-- EXERCISE --
This exercise calls for the listing to be set down exactly.

-- THE DATA --
------------

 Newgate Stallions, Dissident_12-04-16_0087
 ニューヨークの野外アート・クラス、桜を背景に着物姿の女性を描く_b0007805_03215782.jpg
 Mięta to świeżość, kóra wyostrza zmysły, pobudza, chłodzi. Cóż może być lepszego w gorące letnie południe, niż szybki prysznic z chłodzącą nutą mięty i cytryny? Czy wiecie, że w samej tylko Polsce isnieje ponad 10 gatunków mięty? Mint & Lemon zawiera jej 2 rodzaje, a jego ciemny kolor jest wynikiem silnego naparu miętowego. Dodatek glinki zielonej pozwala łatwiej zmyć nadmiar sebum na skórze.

------------

-- RESPONSE TO THIS EXERCISE --
 Newgate Stallions, Dissident_12-04-16_0087
 ニューヨークの野外アート・クラス、桜を背景に着物姿の女性を描く_b0007805_03215782.jpg
 Mięta to świeżość, kóra wyostrza zmysły, pobudza, chłodzi. Cóż może być lepszego w gorące letnie południe, niż szybki prysznic z chłodzącą nutą mięty i cytryny? Czy wiecie, że w samej tylko Polsce isnieje ponad 10 gatunków mięty? Mint & Lemon zawiera jej 2 rodzaje, a jego ciemny kolor jest wynikiem silnego naparu miętowego. Dodatek glinki zielonej pozwala łatwiej zmyć nadmiar sebum na skórze.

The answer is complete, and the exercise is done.